#### [Problem to solve]
Copy out every line exactly as given.

#### [Provided data]
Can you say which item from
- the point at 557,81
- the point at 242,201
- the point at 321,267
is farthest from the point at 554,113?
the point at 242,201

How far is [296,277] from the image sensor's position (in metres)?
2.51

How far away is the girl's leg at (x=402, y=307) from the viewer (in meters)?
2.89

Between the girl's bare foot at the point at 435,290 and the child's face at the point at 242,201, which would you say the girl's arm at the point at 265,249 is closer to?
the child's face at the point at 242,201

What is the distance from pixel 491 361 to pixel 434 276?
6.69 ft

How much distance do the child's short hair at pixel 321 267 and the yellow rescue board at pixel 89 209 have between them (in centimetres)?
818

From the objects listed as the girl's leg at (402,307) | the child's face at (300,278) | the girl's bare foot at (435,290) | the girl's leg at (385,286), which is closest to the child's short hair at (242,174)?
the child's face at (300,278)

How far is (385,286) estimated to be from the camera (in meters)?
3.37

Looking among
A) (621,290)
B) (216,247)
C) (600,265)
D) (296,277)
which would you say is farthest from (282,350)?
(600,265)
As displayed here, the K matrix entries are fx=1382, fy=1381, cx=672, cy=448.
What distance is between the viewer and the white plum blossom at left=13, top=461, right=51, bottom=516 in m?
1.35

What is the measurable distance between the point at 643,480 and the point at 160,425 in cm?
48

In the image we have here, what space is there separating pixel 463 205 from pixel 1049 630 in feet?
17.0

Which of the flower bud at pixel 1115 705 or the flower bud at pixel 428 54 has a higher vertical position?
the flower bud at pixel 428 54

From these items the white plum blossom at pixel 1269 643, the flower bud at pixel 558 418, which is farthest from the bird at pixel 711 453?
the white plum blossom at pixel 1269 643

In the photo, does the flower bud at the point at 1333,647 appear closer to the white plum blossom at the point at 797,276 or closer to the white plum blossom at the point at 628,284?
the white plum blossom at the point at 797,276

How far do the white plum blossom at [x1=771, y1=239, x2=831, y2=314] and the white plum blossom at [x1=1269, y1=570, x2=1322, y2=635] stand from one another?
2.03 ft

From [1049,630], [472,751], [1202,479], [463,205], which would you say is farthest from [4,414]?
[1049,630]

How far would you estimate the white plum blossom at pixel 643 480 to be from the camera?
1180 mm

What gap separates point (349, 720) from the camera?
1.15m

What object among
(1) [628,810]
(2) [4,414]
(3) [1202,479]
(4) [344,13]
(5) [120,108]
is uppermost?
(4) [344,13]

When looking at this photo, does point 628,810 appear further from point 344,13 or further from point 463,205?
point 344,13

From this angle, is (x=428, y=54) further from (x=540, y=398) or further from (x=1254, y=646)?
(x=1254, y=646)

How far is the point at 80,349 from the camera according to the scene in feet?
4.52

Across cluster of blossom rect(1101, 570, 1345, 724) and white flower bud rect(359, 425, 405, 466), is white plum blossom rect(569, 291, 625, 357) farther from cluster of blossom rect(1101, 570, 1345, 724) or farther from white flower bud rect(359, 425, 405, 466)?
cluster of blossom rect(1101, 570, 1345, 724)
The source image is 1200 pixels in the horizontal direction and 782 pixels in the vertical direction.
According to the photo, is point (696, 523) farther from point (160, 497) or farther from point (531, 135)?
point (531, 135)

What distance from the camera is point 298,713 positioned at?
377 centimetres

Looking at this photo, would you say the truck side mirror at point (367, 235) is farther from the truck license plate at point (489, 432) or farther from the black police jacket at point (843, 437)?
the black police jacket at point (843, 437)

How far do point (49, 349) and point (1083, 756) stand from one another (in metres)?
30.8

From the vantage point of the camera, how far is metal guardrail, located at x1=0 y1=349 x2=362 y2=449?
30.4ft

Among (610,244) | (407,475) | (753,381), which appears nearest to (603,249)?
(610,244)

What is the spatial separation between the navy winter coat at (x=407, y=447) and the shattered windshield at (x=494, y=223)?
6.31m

#### [Response below]
Can you say which item from
- the point at 557,81
- the point at 242,201
- the point at 321,267
is farthest from the point at 554,113?
the point at 242,201

How far is [296,277] from the image sensor's position (in metres)?
2.51

How far away is the girl's leg at (x=402, y=307) from the viewer (in meters)?
2.89

Between the girl's bare foot at the point at 435,290 and the child's face at the point at 242,201, which would you say the girl's arm at the point at 265,249 is closer to?
the child's face at the point at 242,201

What is the distance from pixel 491 361 to pixel 434 276?
6.69 ft

How much distance do the child's short hair at pixel 321 267 and the yellow rescue board at pixel 89 209 have between them (in centimetres)?
818

From the objects listed as the girl's leg at (402,307) | the child's face at (300,278) | the girl's bare foot at (435,290) | the girl's leg at (385,286), which is closest to the child's short hair at (242,174)?
the child's face at (300,278)

How far is (385,286) estimated to be from the camera (in meters)?
3.37

Looking among
A) (621,290)
B) (216,247)
C) (600,265)
D) (296,277)
which would you say is farthest from (282,350)?
(600,265)
As displayed here, the K matrix entries are fx=1382, fy=1381, cx=672, cy=448.
What distance is between the viewer and the white plum blossom at left=13, top=461, right=51, bottom=516 in m?
1.35

What is the measurable distance between the point at 643,480 and the point at 160,425 in cm?
48

In the image we have here, what space is there separating pixel 463 205 from pixel 1049 630 in feet?
17.0

Which of the flower bud at pixel 1115 705 or the flower bud at pixel 428 54 has a higher vertical position?
the flower bud at pixel 428 54

From these items the white plum blossom at pixel 1269 643, the flower bud at pixel 558 418, which is farthest from the bird at pixel 711 453?
the white plum blossom at pixel 1269 643

In the photo, does the flower bud at the point at 1333,647 appear closer to the white plum blossom at the point at 797,276 or closer to the white plum blossom at the point at 628,284?
the white plum blossom at the point at 797,276

How far do the white plum blossom at [x1=771, y1=239, x2=831, y2=314] and the white plum blossom at [x1=1269, y1=570, x2=1322, y2=635] stand from one another?
2.03 ft

From [1049,630], [472,751], [1202,479], [463,205], which would you say is farthest from [4,414]?
[1049,630]

How far would you estimate the white plum blossom at pixel 643 480 to be from the camera?
1180 mm

What gap separates point (349, 720) from the camera?
1.15m

What object among
(1) [628,810]
(2) [4,414]
(3) [1202,479]
(4) [344,13]
(5) [120,108]
is uppermost?
(4) [344,13]

When looking at this photo, does point 628,810 appear further from point 344,13 or further from point 463,205?
point 344,13

From this angle, is (x=428, y=54) further from (x=540, y=398) or further from (x=1254, y=646)?
(x=1254, y=646)

How far is the point at 80,349 from the camera according to the scene in feet?
4.52

Across cluster of blossom rect(1101, 570, 1345, 724) and white flower bud rect(359, 425, 405, 466), is white plum blossom rect(569, 291, 625, 357) farther from cluster of blossom rect(1101, 570, 1345, 724) or farther from white flower bud rect(359, 425, 405, 466)?
cluster of blossom rect(1101, 570, 1345, 724)
The source image is 1200 pixels in the horizontal direction and 782 pixels in the vertical direction.
According to the photo, is point (696, 523) farther from point (160, 497) or farther from point (531, 135)?
point (531, 135)

What distance from the camera is point 298,713 positioned at?
377 centimetres

Looking at this photo, would you say the truck side mirror at point (367, 235) is farther from the truck license plate at point (489, 432) or farther from the black police jacket at point (843, 437)?
the black police jacket at point (843, 437)

How far do point (49, 349) and point (1083, 756) stand from one another (in metres)?
30.8

From the vantage point of the camera, how far is metal guardrail, located at x1=0 y1=349 x2=362 y2=449?
30.4ft

Among (610,244) | (407,475) | (753,381), which appears nearest to (603,249)?
(610,244)

What is the spatial separation between the navy winter coat at (x=407, y=447) and the shattered windshield at (x=494, y=223)?
6.31m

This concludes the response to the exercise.